*Extract:*
──────────

Recall that you are evaluated on writing and communication in these Mini-Projects. You are required write a report in the prescribed style, culminating in a set of press releases highlighting the success of recent Netflix original releases. A submission that performs the instructor-specified tasks, but does not write and give appropriate context and commentary will score very poorly on the relevant rubric elements.

In particular, if a submission does not include “press releases” and only answers the instructor prompts in narrative text, peer evaluators should judge it to have “Good” quality Written Communication (at best) as key findings are not conveyed appropriately.

Quarto’s code folding functionality is useful for “hiding” code so that it doesn’t break the flow of your writing.

You can also make use of Quarto’s contents shortcode to present code and findings in an order other than how the code should be executed. This is particularly useful if you want to include a figure or table in an “Executive Summary” at the top of your submission.

Acquire Data

For this project, we will deal with two separate data files, taken from Netflix’s TuDum Top 10. These are:

Global Top 10
Country-wide Top 10

The following code will download the Netflix data and create TSV³ files in a data/mp01 directory. If this doesn’t work for whatever reason, you can download the data directly from Netflix, though you will need to make sure you are getting the right files and storing them in a location and format suitable for this mini-project.

──────────

*Entries shown:*
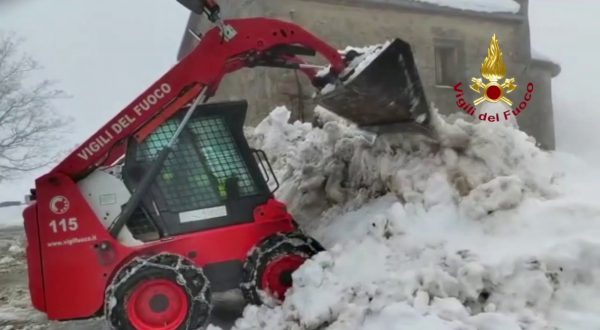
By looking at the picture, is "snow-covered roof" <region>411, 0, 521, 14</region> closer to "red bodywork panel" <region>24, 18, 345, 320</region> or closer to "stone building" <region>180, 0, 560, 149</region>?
"stone building" <region>180, 0, 560, 149</region>

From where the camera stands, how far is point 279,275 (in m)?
4.34

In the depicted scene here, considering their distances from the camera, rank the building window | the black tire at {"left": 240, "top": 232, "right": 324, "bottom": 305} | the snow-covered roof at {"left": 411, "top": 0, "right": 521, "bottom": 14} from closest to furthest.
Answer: the black tire at {"left": 240, "top": 232, "right": 324, "bottom": 305}
the snow-covered roof at {"left": 411, "top": 0, "right": 521, "bottom": 14}
the building window

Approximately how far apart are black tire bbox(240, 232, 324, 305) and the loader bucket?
112 centimetres

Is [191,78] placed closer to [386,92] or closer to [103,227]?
[103,227]

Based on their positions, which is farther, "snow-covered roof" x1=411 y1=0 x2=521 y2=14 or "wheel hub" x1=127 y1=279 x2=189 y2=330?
"snow-covered roof" x1=411 y1=0 x2=521 y2=14

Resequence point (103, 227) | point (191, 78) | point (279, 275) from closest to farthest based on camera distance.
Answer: point (103, 227)
point (279, 275)
point (191, 78)

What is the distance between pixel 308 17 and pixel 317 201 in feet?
25.5

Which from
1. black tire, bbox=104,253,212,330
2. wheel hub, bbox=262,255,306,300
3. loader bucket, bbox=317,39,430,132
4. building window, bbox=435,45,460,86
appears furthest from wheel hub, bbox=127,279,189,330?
building window, bbox=435,45,460,86

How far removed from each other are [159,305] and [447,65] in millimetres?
12008

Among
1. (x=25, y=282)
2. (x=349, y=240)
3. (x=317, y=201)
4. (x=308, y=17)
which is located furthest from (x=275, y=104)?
(x=349, y=240)

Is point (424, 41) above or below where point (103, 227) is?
above

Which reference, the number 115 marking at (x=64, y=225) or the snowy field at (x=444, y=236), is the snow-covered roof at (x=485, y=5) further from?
the number 115 marking at (x=64, y=225)

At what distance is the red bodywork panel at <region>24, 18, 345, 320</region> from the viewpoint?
13.6 ft

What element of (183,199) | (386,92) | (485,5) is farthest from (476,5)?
(183,199)
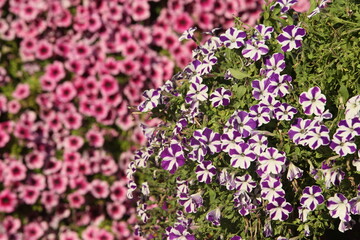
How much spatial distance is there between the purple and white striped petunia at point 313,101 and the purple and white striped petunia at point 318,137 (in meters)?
0.07

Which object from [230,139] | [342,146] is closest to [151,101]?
[230,139]

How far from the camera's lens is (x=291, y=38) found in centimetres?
203

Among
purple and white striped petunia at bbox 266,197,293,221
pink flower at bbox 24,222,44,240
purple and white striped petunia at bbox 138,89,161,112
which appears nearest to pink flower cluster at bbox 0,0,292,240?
pink flower at bbox 24,222,44,240

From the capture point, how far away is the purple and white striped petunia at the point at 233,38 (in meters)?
2.13

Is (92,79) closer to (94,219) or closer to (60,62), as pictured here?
(60,62)

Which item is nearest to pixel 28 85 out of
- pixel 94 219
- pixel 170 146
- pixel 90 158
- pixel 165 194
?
pixel 90 158

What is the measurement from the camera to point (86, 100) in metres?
3.83

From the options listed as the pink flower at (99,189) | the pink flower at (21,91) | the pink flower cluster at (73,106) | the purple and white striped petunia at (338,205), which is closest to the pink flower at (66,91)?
the pink flower cluster at (73,106)

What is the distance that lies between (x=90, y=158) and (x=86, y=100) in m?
0.39

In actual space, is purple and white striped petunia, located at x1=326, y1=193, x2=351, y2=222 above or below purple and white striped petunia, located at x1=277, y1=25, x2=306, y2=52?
below

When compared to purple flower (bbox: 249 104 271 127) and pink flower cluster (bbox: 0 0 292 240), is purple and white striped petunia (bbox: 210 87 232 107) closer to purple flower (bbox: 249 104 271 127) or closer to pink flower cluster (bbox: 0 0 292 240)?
purple flower (bbox: 249 104 271 127)

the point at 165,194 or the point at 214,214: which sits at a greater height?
the point at 214,214

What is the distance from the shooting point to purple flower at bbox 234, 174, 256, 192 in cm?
202

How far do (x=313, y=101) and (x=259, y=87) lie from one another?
0.21 m
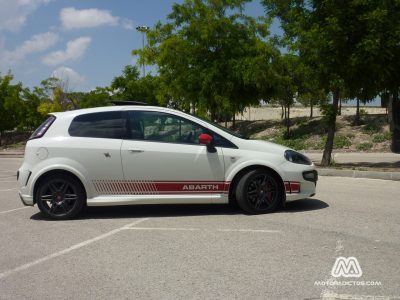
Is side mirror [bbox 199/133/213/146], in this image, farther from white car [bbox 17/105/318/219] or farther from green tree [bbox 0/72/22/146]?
green tree [bbox 0/72/22/146]

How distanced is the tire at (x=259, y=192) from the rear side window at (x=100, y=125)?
6.31 feet

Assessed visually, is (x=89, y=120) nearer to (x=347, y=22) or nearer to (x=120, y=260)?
(x=120, y=260)

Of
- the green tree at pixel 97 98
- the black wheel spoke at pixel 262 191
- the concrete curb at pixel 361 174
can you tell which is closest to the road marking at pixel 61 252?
the black wheel spoke at pixel 262 191

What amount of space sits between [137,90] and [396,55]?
26.1 meters

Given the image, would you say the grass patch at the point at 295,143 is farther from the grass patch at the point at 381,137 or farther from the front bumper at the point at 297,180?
the front bumper at the point at 297,180

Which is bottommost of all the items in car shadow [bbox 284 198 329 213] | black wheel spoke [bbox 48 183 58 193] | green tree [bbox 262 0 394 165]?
car shadow [bbox 284 198 329 213]

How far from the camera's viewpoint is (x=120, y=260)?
16.9 feet

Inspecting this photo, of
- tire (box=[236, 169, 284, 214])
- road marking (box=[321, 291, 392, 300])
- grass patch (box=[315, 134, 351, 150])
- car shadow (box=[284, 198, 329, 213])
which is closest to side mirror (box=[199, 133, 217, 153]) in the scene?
tire (box=[236, 169, 284, 214])

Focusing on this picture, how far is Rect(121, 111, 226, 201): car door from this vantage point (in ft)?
23.5

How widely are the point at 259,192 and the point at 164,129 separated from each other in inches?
65.7

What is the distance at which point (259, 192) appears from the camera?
23.8 ft

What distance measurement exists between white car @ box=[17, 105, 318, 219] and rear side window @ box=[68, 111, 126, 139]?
2cm

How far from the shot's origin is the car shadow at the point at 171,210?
7.54m

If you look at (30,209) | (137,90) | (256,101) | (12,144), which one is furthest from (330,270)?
(12,144)
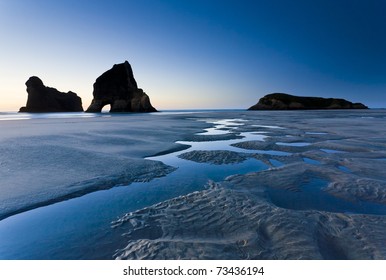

──────────

*Actions to take:*
**A.** Copy from the project instructions the passage that begins at the words "Recall that you" and stops after the words "not conveyed appropriately.".
**B.** Answer these questions using the project instructions:
(i) What must the report culminate in?
(ii) From what source are the two data files taken?
(iii) In which directory will the provided code create the data files?
The items are drawn from a separate source and have no connection to the project instructions.

*Solution list:*
**A.**
Recall that you are evaluated on writing and communication in these Mini-Projects. You are required write a report in the prescribed style, culminating in a set of press releases highlighting the success of recent Netflix original releases. A submission that performs the instructor-specified tasks, but does not write and give appropriate context and commentary will score very poorly on the relevant rubric elements.

In particular, if a submission does not include “press releases” and only answers the instructor prompts in narrative text, peer evaluators should judge it to have “Good” quality Written Communication (at best) as key findings are not conveyed appropriately.

**B.**
(i) A set of press releases highlighting the success of recent Netflix original releases.
(ii) Netflix's TuDum Top 10.
(iii) A data/mp01 directory.